• **About this exercise**
Reproduce a passage from the forum thread about shidduchim, beginning at the words "If you’re only" and stopping after "be uninterested? Certainly.".

• **Text excerpt**
=== Section Start ===

October 5, 2021 7:46 pm at 7:46 pm #2012599PennytwentyParticipant
I am a young girl beginning to think about shidduchim. I’m from a MO background and have become more frum on my own. I want to marry a more yeshivish-type man, but am worried no such guy will be willing to go out with me due to my background. I went to a coed highschool and grew up with internet and television, though we kept shabbos and kashrus. Will shadchanim insist I meet solely baalei teshuva men or men from similar backgrounds to my own?October 5, 2021 9:43 pm at 9:43 pm #2012662AviraDeArahParticipant
As someone who is essentially a male carbon copy of what you described, i had no problems being rehdt to choshuve families in the Yeshiva world. It’s more about your current association, the company you keep, and how much you’ve integrated into the community. Going the right seminary matters a lot – the same way the Yeshiva a boy chooses does as well.
If you’re only recently becoming more frum post seminary years, then you might find some difficulty, but ultimately the right person won’t care, and there are plenty of young men who are in your situation.October 5, 2021 10:12 pm at 10:12 pm #2012679LogicianParticipant
In the Yeshiva shidduch scene, the background of a girl is a MUCH larger factor than a boy’s background. Not a completely fair comparison.October 5, 2021 10:21 pm at 10:21 pm #2012678LogicianParticipant
Halevai that the combination of Shabbos, kashrus, internet and television would be unusual in our frum, non-MO society!
Does it make sense that you will find a lot of common ground with someone from a similiar background? Sure.
Would many yeshivish boys be uninterested? Certainly.

=== Section End ===

• **Study material**
=== Section Start ===

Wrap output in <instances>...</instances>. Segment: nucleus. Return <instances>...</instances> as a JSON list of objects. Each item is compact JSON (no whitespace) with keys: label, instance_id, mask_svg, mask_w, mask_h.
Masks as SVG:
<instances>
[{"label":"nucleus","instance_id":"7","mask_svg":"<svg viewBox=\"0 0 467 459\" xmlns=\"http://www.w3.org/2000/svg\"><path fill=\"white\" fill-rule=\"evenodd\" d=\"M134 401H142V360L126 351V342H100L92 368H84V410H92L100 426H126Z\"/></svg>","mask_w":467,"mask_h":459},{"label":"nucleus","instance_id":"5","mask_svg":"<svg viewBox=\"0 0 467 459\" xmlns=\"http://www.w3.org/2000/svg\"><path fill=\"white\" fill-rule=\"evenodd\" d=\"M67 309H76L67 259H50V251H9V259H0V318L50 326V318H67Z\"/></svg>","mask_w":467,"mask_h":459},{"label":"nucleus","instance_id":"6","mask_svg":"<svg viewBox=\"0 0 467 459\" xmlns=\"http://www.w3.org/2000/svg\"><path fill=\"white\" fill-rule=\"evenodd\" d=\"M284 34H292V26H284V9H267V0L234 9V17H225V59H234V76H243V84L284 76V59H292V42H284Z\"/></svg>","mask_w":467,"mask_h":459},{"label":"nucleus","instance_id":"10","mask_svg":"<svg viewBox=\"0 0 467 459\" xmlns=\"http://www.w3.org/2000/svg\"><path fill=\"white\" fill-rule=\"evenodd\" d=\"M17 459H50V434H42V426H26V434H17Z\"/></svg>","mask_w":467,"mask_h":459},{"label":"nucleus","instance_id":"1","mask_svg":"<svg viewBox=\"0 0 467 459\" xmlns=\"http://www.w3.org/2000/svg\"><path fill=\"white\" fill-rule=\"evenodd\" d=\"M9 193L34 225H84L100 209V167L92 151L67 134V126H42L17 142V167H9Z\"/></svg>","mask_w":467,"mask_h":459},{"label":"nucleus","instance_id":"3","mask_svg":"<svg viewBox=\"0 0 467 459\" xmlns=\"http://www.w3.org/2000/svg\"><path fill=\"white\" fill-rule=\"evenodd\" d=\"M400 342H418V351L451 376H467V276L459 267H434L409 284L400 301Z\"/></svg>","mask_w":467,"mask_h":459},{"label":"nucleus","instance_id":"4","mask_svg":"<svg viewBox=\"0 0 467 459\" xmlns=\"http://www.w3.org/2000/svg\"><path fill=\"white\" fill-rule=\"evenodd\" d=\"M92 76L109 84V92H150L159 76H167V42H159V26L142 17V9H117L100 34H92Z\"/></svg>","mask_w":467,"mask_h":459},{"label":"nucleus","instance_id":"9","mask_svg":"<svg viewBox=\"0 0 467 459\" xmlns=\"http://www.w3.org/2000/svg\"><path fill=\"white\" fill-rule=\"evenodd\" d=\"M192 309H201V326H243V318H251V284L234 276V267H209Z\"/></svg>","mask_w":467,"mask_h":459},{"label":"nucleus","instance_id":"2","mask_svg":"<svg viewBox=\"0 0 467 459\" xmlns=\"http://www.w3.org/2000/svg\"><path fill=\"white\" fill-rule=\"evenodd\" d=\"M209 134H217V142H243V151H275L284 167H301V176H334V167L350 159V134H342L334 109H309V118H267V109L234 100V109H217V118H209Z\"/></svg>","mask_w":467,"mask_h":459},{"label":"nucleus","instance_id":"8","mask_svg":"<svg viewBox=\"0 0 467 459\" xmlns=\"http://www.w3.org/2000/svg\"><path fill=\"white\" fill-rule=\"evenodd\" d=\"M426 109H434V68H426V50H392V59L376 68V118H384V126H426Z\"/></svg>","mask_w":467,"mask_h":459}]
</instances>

=== Section End ===

• **Your solution**
If you’re only recently becoming more frum post seminary years, then you might find some difficulty, but ultimately the right person won’t care, and there are plenty of young men who are in your situation.October 5, 2021 10:12 pm at 10:12 pm #2012679LogicianParticipant
In the Yeshiva shidduch scene, the background of a girl is a MUCH larger factor than a boy’s background. Not a completely fair comparison.October 5, 2021 10:21 pm at 10:21 pm #2012678LogicianParticipant
Halevai that the combination of Shabbos, kashrus, internet and television would be unusual in our frum, non-MO society!
Does it make sense that you will find a lot of common ground with someone from a similiar background? Sure.
Would many yeshivish boys be uninterested? Certainly.